Tomofun Furbo Products GATT Service Access Control Vulnerability

A vulnerability allowing improper access control has been identified in the Tomofun Furbo 360 and Furbo Mini cameras. This issue affects specific firmware versions of both products and involves the GATT (Generic Attribute Profile) service, which is used for Bluetooth Low Energy (BLE) communication. The vulnerability allows an attacker within BLE range to send read requests to a characteristic that exposes the 'p2puuid', a unique identifier for routing video streams through the Furbo backend. Exploiting this vulnerability can disrupt the normal video streaming process by replacing a victim's stream with that of the attacker's device.

Impact

Exploitation of this vulnerability allows for unauthorized access to sensitive identifiers that can be used to manipulate video stream routing, causing a disruption in the normal functionality of the Furbo Mini or Furbo 360 device.

Reproduction

To reproduce this vulnerability, first acquire a Bluetooth Low Energy adapter and install the necessary dependencies, such as 'bleak' or 'bluepy'. Then, obtain the custom 'Furbo_Master.py' script.

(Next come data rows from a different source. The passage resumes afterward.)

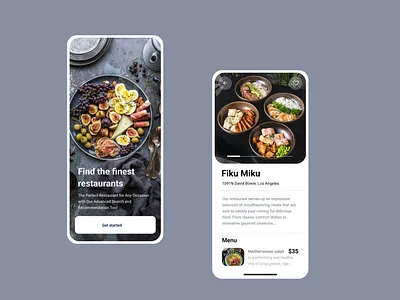 Find the Perfect Restaurant anniversary app book a table cafe celebration dish feast find a resturant food food delivery meal mobile order order food pizzaria product design restaurant resturant menu ux ui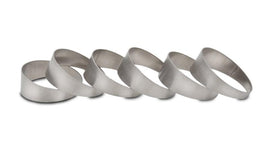 Vibrant 1.75in OD Gr 1 Titanium Pie Cuts - Corvette Realm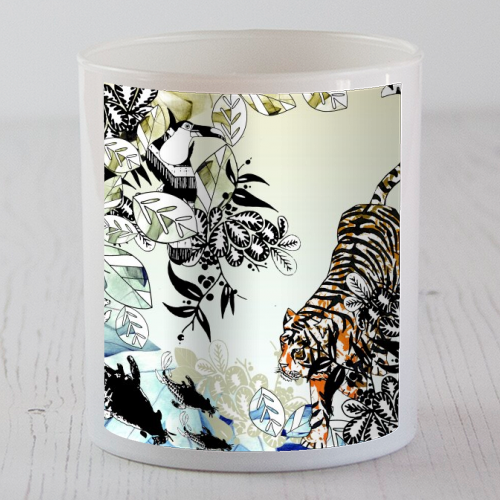 Tiger Tiger - scented candle by Aimee St Hill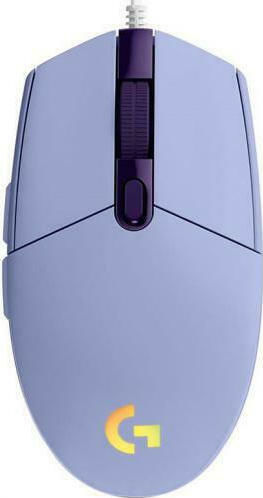 Logitech G102 LightSync RGB Gaming Mouse 8000 DPI Purple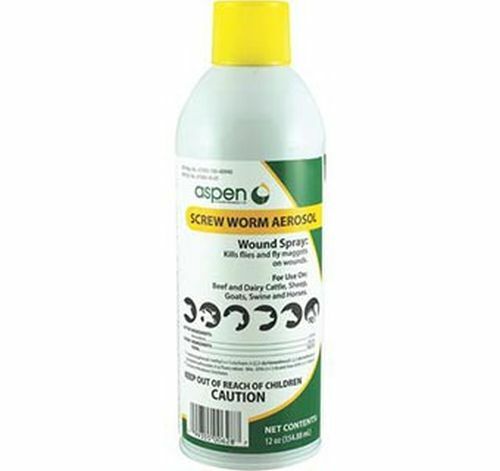 Aspen Screw Worm Aerosol Wound Spray - 12 oz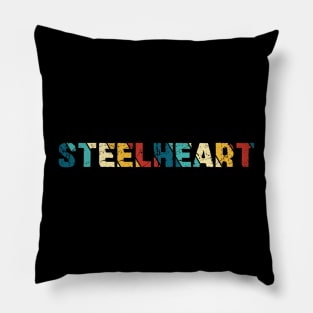 Retro Color - Steelhearth Pillow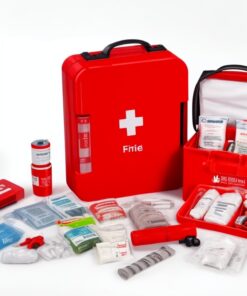 The Mead First Aid Kit - Gift300 (White) | Office Gear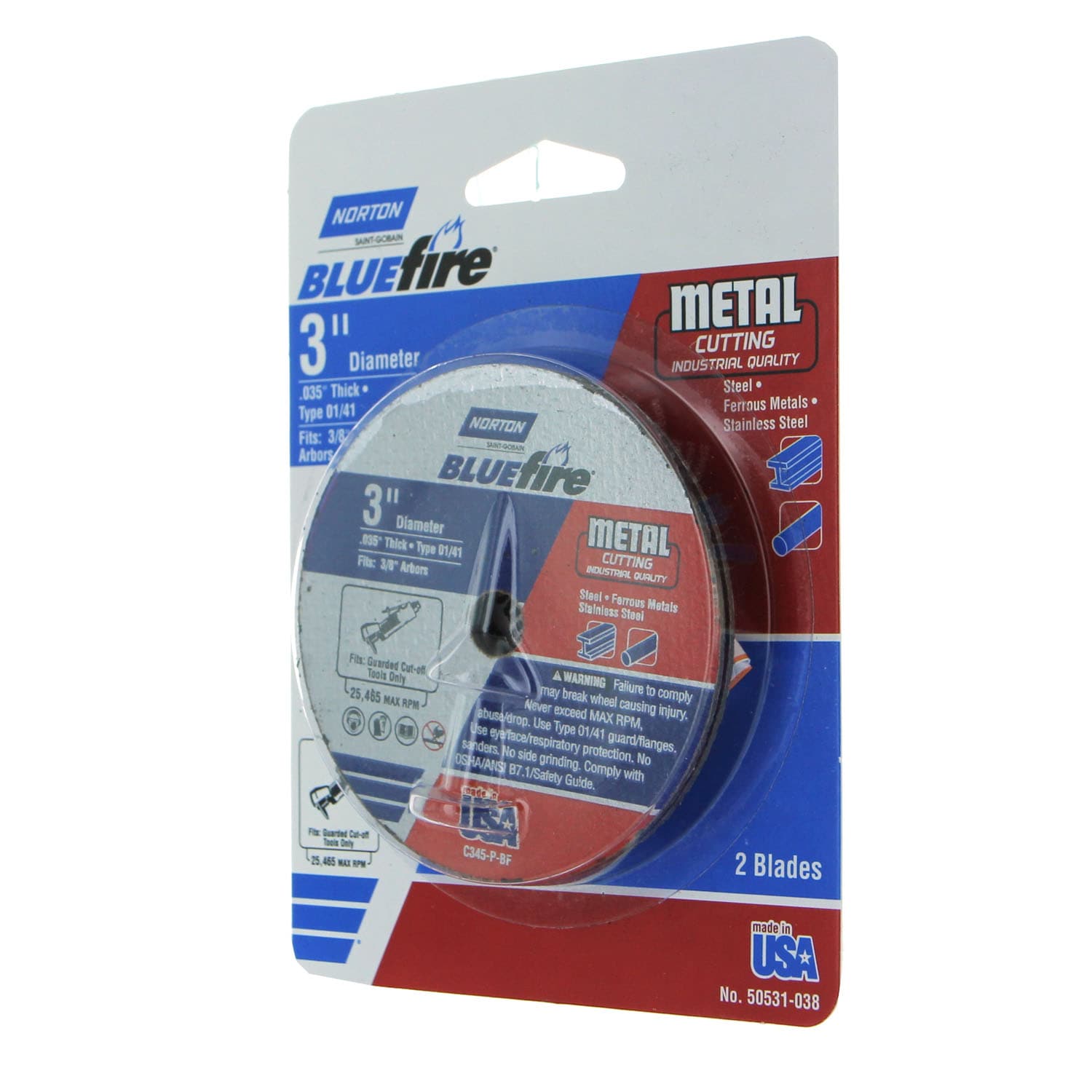 Norton 50531-038 Abrasive-Wheels - View #2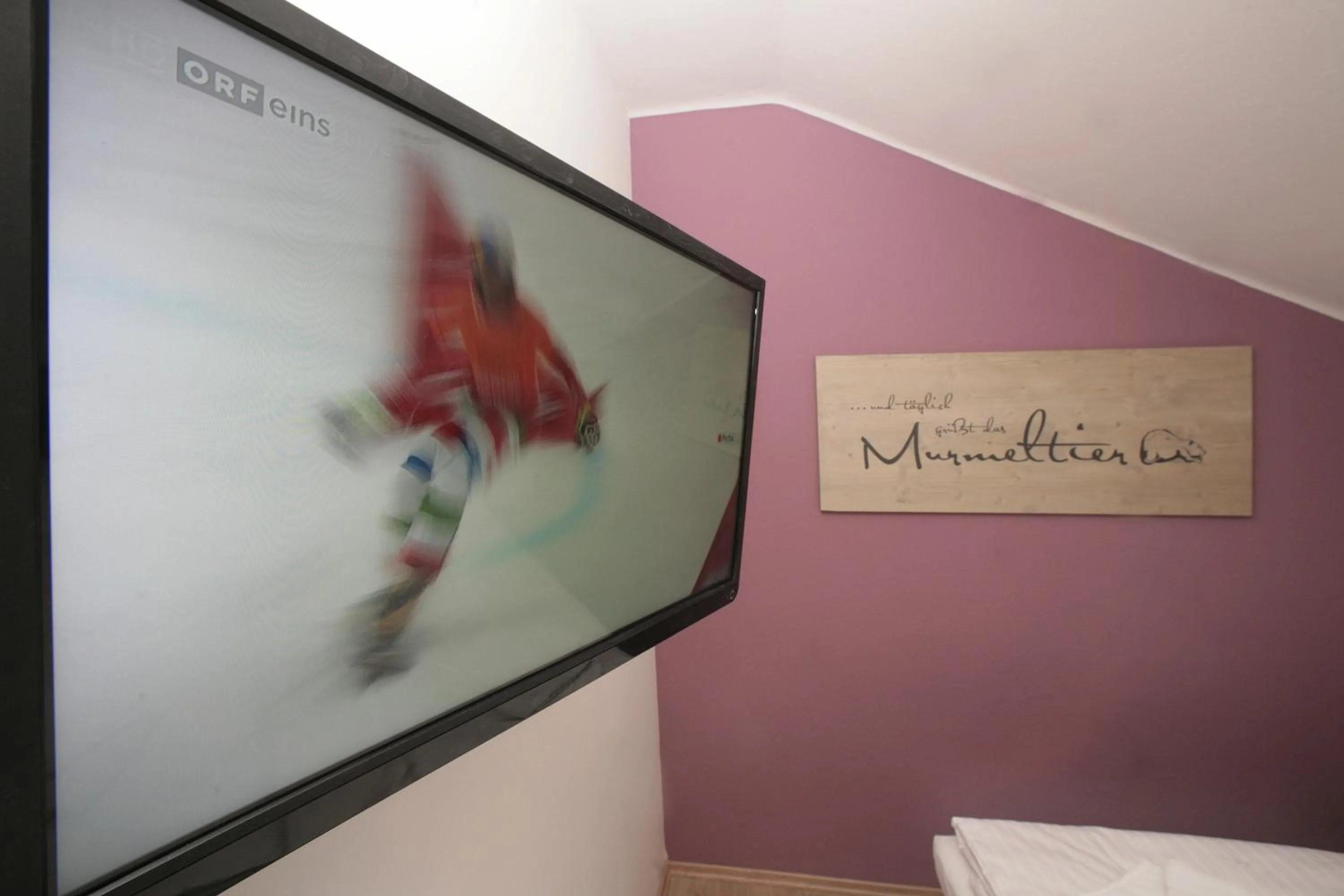 TV and multimedia in Lake and Cityhotel Edelweiss - self Check in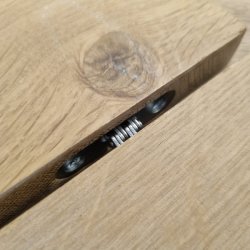 Klaphngsel 180 - 70x16mm - Brstet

Ensure the attacking device is within BLE range of the target Furbo device. Run the 'Furbo_Master.py' script to scan and connect to the Furbo device. After establishing a connection, execute commands to read the 'p2puuid' from the GATT characteristic. Once the identifier is obtained, update the attacker's device information to include the victim's details, delete the default authentication file, and reboot the device. The attacker's device will then receive the victim's video stream through the Furbo app.